─── Task inputs
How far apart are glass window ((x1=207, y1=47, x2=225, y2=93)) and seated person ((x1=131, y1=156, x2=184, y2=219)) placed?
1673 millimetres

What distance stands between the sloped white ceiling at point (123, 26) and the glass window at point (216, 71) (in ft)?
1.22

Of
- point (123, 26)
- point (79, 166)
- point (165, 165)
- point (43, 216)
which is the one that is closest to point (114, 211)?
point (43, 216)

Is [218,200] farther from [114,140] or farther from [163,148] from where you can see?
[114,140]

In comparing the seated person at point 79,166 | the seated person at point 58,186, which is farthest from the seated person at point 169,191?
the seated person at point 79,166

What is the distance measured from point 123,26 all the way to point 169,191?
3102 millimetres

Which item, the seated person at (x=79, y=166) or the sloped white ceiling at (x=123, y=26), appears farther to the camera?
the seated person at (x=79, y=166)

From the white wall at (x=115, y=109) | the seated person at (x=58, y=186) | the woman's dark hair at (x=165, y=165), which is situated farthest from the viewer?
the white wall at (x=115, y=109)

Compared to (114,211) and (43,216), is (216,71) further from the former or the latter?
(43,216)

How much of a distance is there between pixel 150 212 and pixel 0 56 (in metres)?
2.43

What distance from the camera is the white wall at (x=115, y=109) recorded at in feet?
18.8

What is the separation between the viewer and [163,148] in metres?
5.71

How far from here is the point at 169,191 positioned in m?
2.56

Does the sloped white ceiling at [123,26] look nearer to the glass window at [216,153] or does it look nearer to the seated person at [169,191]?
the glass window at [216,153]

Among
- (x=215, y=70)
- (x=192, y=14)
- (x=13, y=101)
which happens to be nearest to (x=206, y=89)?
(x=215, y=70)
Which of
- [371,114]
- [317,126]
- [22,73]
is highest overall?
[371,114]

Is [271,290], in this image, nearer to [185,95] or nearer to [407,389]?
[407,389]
──────
**What the task asks**
Copy the records above word for word, from the line that contains "Does the sloped" through the end of the records.

**Exercise result**
Does the sloped white ceiling at [123,26] look nearer to the glass window at [216,153] or does it look nearer to the seated person at [169,191]?
the glass window at [216,153]

Among
- (x=215, y=70)
- (x=192, y=14)
- (x=13, y=101)
which happens to be nearest to (x=206, y=89)?
(x=215, y=70)
Which of
- [371,114]
- [317,126]
- [22,73]
is highest overall?
[371,114]

Is [271,290], in this image, nearer to [185,95] or nearer to [407,389]?
[407,389]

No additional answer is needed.